• **What to work on**
1) From the post on experts and democracy, set down the passage starting at "The question, though, is" and ending at "from Gordon Gauchat).".
2) Answer these questions from the post on experts and democracy:
(a) Since what year has the General Social Survey asked Americans about their trust in the scientific community?
(b) What share of conservatives held a great deal of trust in the scientific community in 2014?
(c) In which magazine issue was the piece by Helen Jackson and Paul Ormerod published?

• **Source document**
....................

The people's voice and expertise > How democracy is about respectful discussion, not just voting

We seem to have had enough of experts...

Whether in planning:
Futures Forum: The revolt against the planning expert

Or science:
Futures Forum: Climate change: Brexit and Clexit
Futures Forum: Brexit: and Clexit: or the links between Eurosceptics and climate change sceptics
Futures Forum: Brexit: and the future for climate change >>> anti-intellectualism and inter-generational theft 

Whether in the UK:
Futures Forum: Brexit: and post-fact politics

Or the States:
Futures Forum: Politicians, wonks and technocrats

You will remember the current Environment Secretary's words during the final debates on Brexit two and a half years ago:
Britain has had enough of experts, says Gove | Financial Times
Gove: Britons "Have Had Enough of Experts" - YouTube

Perhaps he now thinks differently:
Michael Gove decides that experts are actually extremely useful after all | TotalPolitics.com

The question, though, is whether he voiced at the time a sort of 'anti-intellectualism':

‘Had enough of experts?’ Anti-intellectualism is linked to voters’ support for movements that are skeptical of expertise

August 30th, 2017

However, since the mid-1990s, anti-intellectualism has been on the rise in the American public, especially amongst self-identified ideological conservatives, as demonstrated in Figure 1. Since 1972, the General Social Survey (GSS) has asked nationally representative samples of Americans (roughly once every two years) to report whether they have a great deal, only some, or hardly any trust in the “scientific community.” The figure plots the proportion of liberals and conservatives placing high levels of trust in the scientific community (Note: this is an extension of analysis from Gordon Gauchat).

Figure 1. Liberals and Conservatives’ trust in the scientific community

As the figure shows, liberals and conservatives held similar levels of trust in scientists from the early 1970s through the mid-1990s. Focusing on the right-hand panel in 1974, for example, 52% of liberals and 50% of conservatives held a great deal of trust in the scientific community. Following approximately 1994, however, their opinions began to diverge. By 2014, 53% of liberals and only 36% of conservatives held a great deal of trust.

'Had enough of experts?' Anti-intellectualism is linked to voters' support for movements that are skeptical of expertise | USAPP

There might be a way out of this:
Futures Forum: Brexit: and looking beyond revolt: "If we’ve learned one thing in the last week, it is that communities – not Westminster - must agree what works for them." 

Which means experts and non-experts listening to each other:

Was Michael Gove right? Have we had enough of experts?

Experts are finding it harder to be heard. But is that because of how they communicate? And how solid is their much-vaunted evidence base anyway?

by Helen Jackson, Paul Ormerod / July 14, 2017
Published in August 2017 issue of Prospect Magazine

Using evidence to assess the outcomes of policies is a vital part of good governance. Whether it is examining how a Budget will affect those on low incomes, or how well fishing quotas are managing stocks, no one but the most bumptious ideologue would deny it. The plastering of demonstrably dodgy statistics on the side of the Brexit battle bus last year stoked indignation on the part of many who think of themselves as rational and well-informed. The arrival of Donald Trump, an American president who feels no compunction about disseminating falsehood, has further darkened the mood among the liberal intelligentsia. There is a strong sense that the forces of reason must now rise up and see off the purveyors of the “post-truth” world.

....................

• **Information**
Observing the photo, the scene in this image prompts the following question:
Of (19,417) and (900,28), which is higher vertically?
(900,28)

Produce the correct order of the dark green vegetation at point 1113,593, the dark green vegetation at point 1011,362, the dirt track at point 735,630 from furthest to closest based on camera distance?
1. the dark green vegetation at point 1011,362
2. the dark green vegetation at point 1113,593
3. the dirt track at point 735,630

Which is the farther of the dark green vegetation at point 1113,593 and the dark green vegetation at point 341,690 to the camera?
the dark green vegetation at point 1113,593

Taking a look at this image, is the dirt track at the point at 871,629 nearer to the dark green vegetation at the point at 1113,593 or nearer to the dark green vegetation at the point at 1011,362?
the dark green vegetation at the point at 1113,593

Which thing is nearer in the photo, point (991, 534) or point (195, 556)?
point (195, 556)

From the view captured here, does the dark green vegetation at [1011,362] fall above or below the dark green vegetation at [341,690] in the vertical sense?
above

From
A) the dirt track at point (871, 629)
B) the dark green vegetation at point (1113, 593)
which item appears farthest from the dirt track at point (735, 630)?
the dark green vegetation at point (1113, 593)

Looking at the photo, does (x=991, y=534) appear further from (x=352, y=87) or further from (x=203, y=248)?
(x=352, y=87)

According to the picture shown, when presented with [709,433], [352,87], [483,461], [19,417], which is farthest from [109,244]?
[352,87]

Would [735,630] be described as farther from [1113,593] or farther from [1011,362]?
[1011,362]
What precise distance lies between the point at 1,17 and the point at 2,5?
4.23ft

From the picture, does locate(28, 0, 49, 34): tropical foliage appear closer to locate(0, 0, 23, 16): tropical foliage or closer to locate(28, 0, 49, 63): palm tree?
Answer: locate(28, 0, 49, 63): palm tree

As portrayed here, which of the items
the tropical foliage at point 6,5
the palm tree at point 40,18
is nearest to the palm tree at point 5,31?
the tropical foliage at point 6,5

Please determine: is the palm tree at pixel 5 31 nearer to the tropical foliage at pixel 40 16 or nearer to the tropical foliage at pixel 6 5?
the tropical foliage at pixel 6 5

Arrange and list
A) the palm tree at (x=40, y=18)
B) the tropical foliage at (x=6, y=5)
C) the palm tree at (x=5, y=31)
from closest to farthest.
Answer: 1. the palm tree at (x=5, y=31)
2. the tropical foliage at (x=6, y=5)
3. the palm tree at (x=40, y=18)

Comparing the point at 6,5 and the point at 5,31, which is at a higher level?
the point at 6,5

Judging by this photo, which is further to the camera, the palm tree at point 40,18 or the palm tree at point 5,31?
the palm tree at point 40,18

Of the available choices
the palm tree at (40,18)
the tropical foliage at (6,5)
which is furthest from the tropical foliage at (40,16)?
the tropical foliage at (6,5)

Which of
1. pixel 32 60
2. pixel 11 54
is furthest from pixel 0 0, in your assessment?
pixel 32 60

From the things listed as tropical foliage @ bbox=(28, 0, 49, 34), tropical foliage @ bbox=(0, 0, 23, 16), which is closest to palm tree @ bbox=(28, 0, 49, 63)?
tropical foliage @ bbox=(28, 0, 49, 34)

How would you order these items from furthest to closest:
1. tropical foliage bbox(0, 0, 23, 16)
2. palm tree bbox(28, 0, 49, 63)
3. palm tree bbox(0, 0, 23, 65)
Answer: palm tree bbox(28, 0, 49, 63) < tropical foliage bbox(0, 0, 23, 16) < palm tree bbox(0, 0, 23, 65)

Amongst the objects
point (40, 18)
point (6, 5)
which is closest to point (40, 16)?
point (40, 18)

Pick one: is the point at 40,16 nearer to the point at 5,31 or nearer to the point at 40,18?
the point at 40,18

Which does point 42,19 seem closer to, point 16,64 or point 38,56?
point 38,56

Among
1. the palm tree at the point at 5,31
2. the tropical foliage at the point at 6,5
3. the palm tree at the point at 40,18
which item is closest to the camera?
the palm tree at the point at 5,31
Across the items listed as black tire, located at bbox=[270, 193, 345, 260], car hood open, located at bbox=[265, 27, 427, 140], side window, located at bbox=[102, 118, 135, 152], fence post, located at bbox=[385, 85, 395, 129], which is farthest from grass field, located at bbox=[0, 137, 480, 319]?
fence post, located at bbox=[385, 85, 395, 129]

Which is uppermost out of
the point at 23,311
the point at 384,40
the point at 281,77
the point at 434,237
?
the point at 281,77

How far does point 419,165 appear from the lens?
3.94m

....................

• **Written answers**
1)
The question, though, is whether he voiced at the time a sort of 'anti-intellectualism':

‘Had enough of experts?’ Anti-intellectualism is linked to voters’ support for movements that are skeptical of expertise

August 30th, 2017

However, since the mid-1990s, anti-intellectualism has been on the rise in the American public, especially amongst self-identified ideological conservatives, as demonstrated in Figure 1. Since 1972, the General Social Survey (GSS) has asked nationally representative samples of Americans (roughly once every two years) to report whether they have a great deal, only some, or hardly any trust in the “scientific community.” The figure plots the proportion of liberals and conservatives placing high levels of trust in the scientific community (Note: this is an extension of analysis from Gordon Gauchat).

2)
(a) 1972
(b) 36%
(c) The August 2017 issue of Prospect Magazine